Selected passage:
[openstack-dev] [ironic] why do we need setting network driver per node?

Devananda van der Veen devananda.vdv at gmail.com
Mon Jul 11 20:57:29 UTC 2016


We spent the majority of today's weekly IRC meeting [1] discussing the finer
points of this question. I agreed to post a summary of those to the list (it's
below the break).

tldr;

* we don't know if network_interface should behave like other hardware
interfaces, but...
* we need to come to an agreement on it this week, so we can proceed with the
network integration work.


Background:

- As proposed in the driver composition reform spec [2], each hardware_type
class (eg, ilo_gen8) shall specify a set of allowable interface implementations
(eg, noop, flat, neutron are all network_interfaces) for each interface type
(eg, deploy_interface, power_interface, network_interface).
- A hardware_type shall also indicate a default for each interface_type. (**
this is what we debated ** )
- There is no CONF option to specify a global default for each interface_type
(eg, there is no CONF.default_power_interface setting, because it varies by
hardware_type)
- There will be a CONF option to enable ("allow") hardware classes and CONF
options to enable ("allow") interface classes.


Points raised in the meeting today:

- in "most" cases, network_interface will depend more on the environment than a
specific Node's hardware or out-of-band management device

- in "exceptional" cases, a Node may only support specific network_interfaces
(eg, certain Cisco hardware, a Blade enclosure)

- maybe hardware_type should specify a default for some interfaces but not
others? Example:
  - the ilo_gen8 hardware class should specify power, deploy, and management
interface defaults to ilo-specific interface classes
  - but the operator should set the network interface as appropriate to their
environment

- if we were to force the operator to specify Node.network_interface (but not
any other interface) when enrolling every node, this will be apoor experience.

- we should add a global CONF setting to allow operators to set a default
network interface for their environment.

- words are hard. we shouldn't call network_interface an "interface" if it
behaves differently than other interfaces.

- we have two "types" of interfaces on drivers: hardware-types and
environment-types. maybe we should treat them differently?

- other things also depend on the environment (rather than the Node's hardware
or BMC) such as deploy_interface and volume_interface.

Raw data:
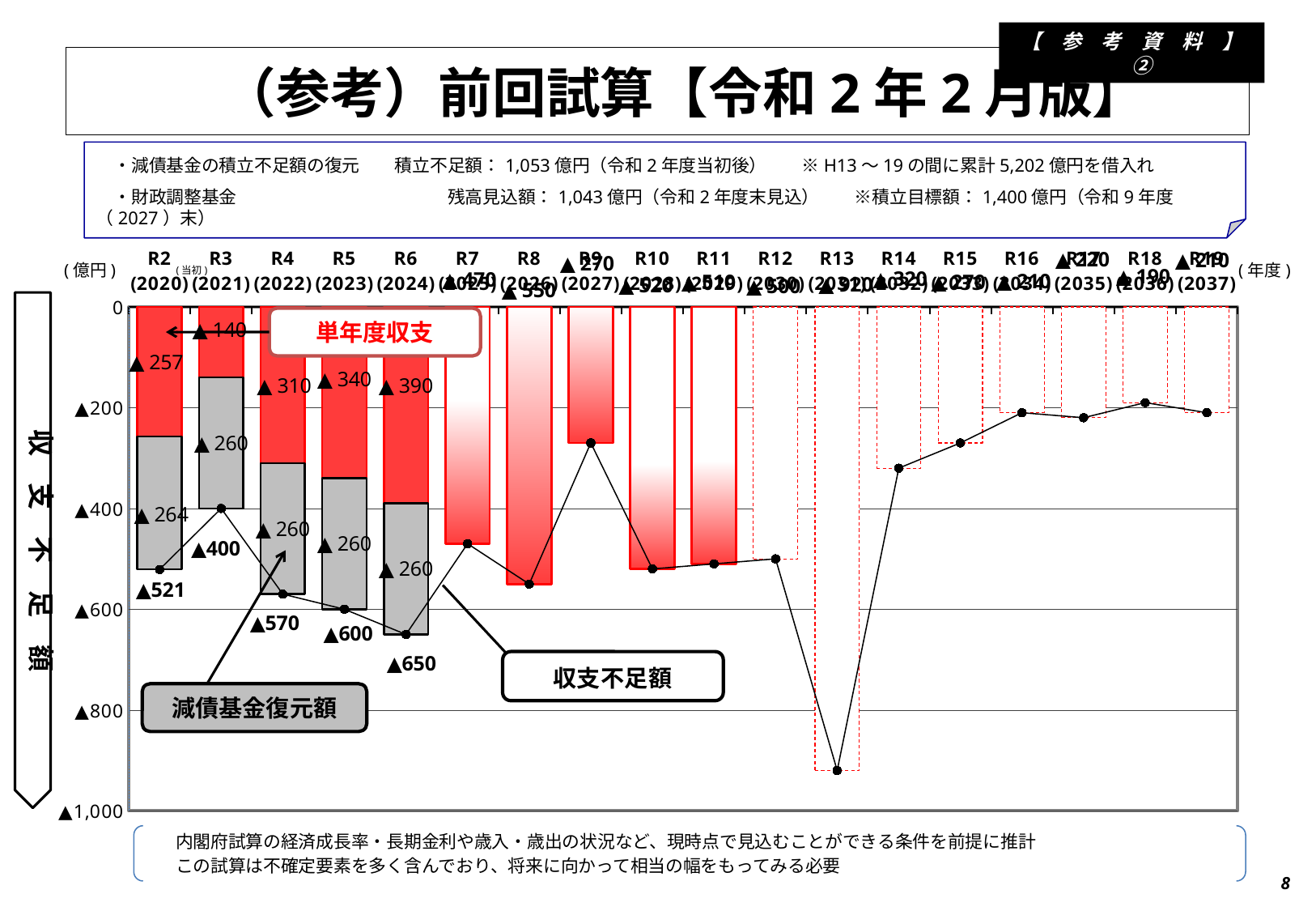
What is the difference between the 単年度収支 values for R2 (2020) and R3 (2021)? 117 From R2 (2020) to R6 (2024), does the total 収支不足額 increase or decrease? Increase What kind of chart is shown on the slide? Bar chart with a line What is the total 収支不足額 shown for R6 (2024)? ▲650 Which year has the largest 収支不足額 on the chart? R13 (2031) What is the 単年度収支 value shown for R2 (2020)? ▲257 Which has the larger total 収支不足額, R4 (2022) or R5 (2023)? R5 (2023) How many fiscal years are shown on the x axis of the chart? 18 What is the 減債基金復元額 value shown for R4 (2022)? ▲260 What is the total 収支不足額 shown for R3 (2021)? ▲400 Which colour represents 減債基金復元額 in the bars? Gray Is the 収支不足額 for R13 (2031) greater or less than 800 in magnitude? greater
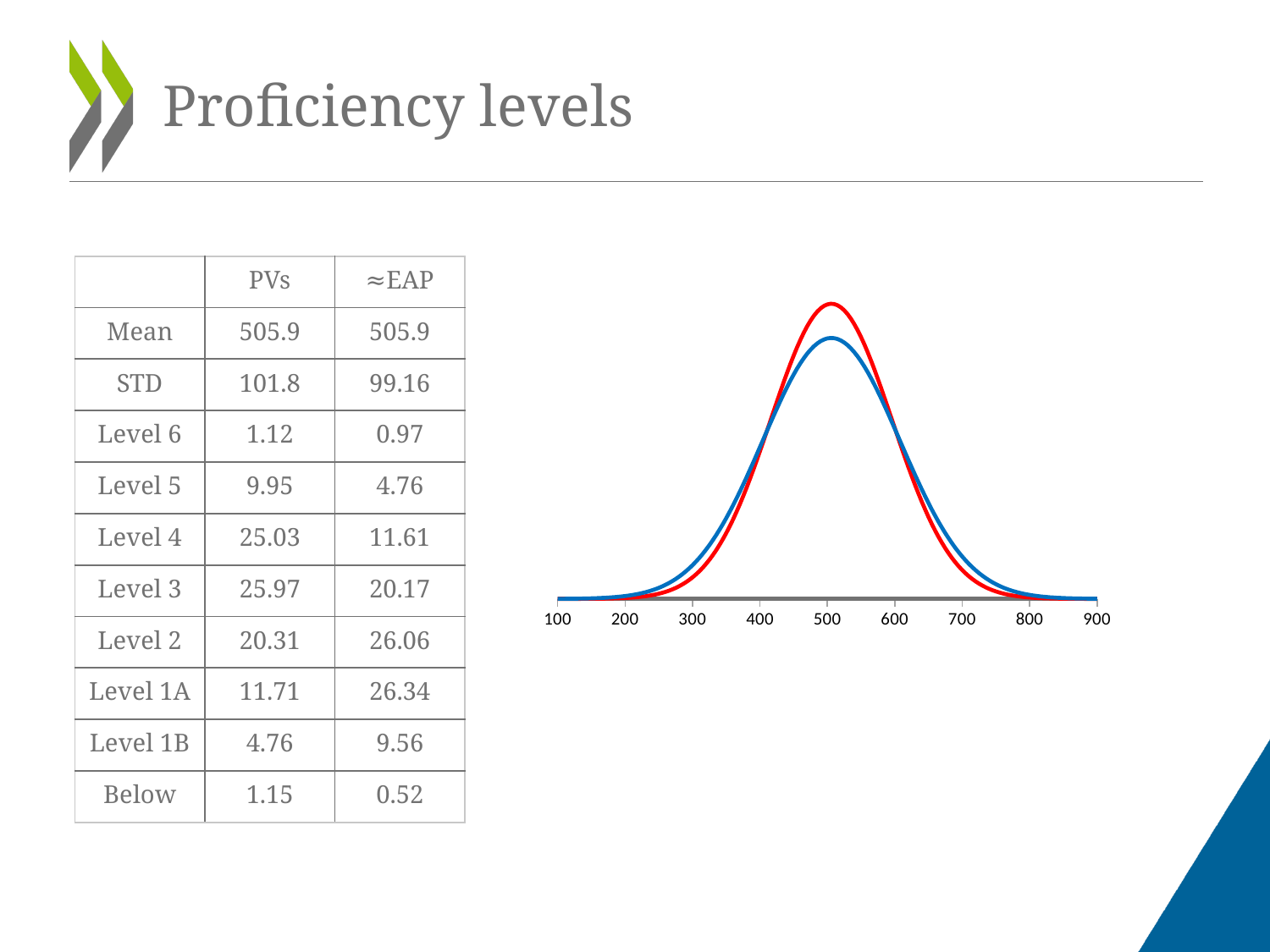
Do the curves rise or fall as x increases from 200 to 500? rise What is the highest value labelled on the x axis of the chart? 900 Which curve reaches the higher peak, the red one or the blue one? red How many curves are plotted on the chart? 2 What colours are the two curves on the chart? red and blue Do the curves rise or fall as x increases from 500 to 800? fall Is the peak of the blue curve located at an x value greater or less than 700? less At x = 700, which curve is higher, the red one or the blue one? blue Is the peak of the red curve located at an x value greater or less than 300? greater How many tick labels are shown on the x axis of the chart? 9 What kind of chart is shown on the right of the slide? line chart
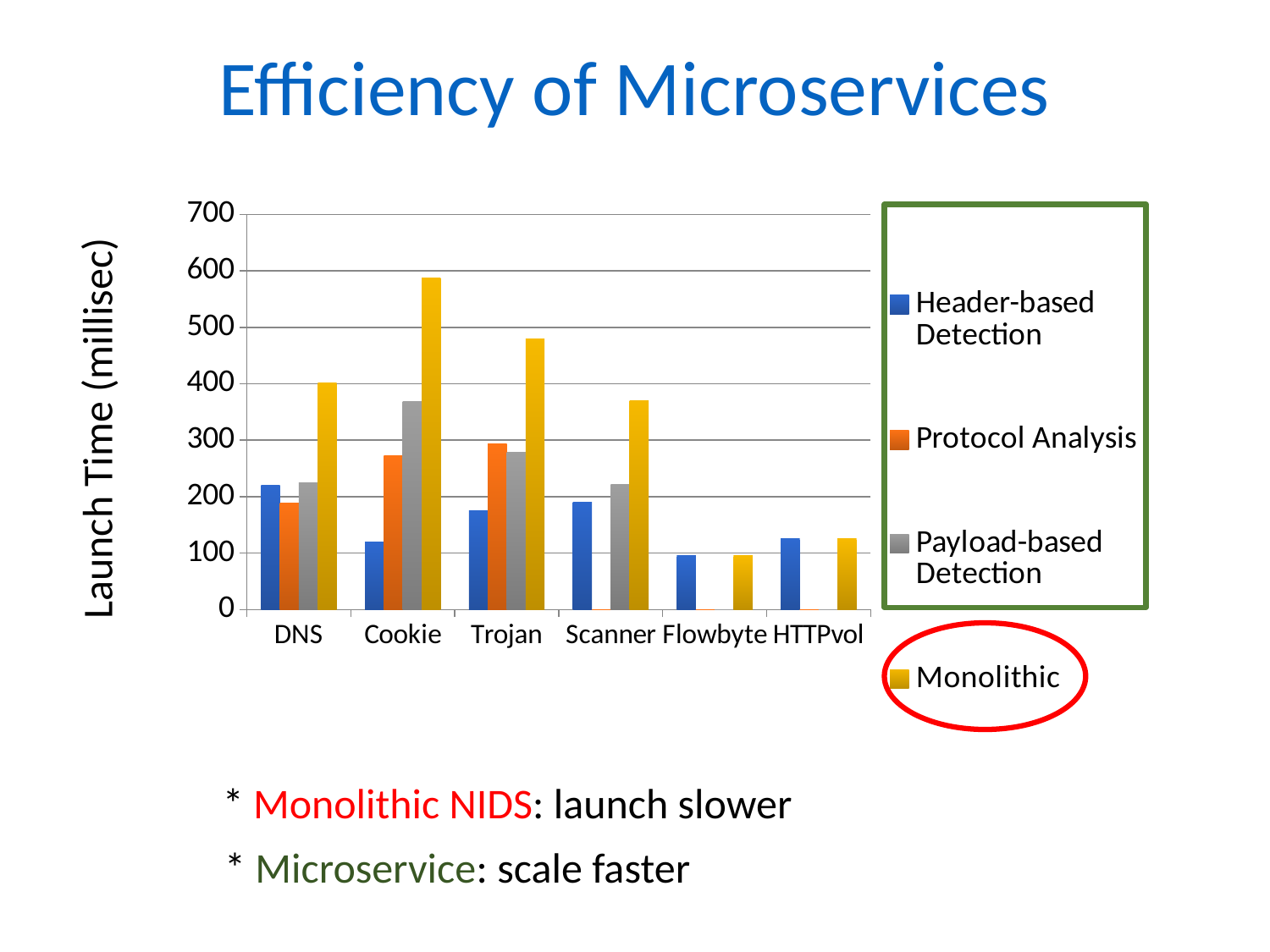
Is the Monolithic value for Trojan greater or less than 400? greater For which category is the Monolithic launch time highest? Cookie Which legend entry is circled in red on the slide? Monolithic What is the label of the vertical axis of the chart? Launch Time (millisec) How many categories are shown on the x axis of the chart? 6 Is the Header-based Detection value for HTTPvol greater or less than 100? greater How many series does the chart's legend list? 4 Is the Monolithic value for Cookie greater or less than 500? greater Which is larger, the Monolithic value for Cookie or the Monolithic value for Trojan? Cookie What kind of chart is shown on the slide? bar chart For which category is the Monolithic launch time lowest? Flowbyte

Exercises to complete:
(a) In the ironic mailing list post, which three network_interfaces are given as examples of allowable interface implementations?
(b) Duplicate the ironic mailing list post from "- A hardware_type" to "hardware_type)".

Answers given:
(a) Noop, flat, and neutron.

(b)
- A hardware_type shall also indicate a default for each interface_type. (**
this is what we debated ** )
- There is no CONF option to specify a global default for each interface_type
(eg, there is no CONF.default_power_interface setting, because it varies by
hardware_type)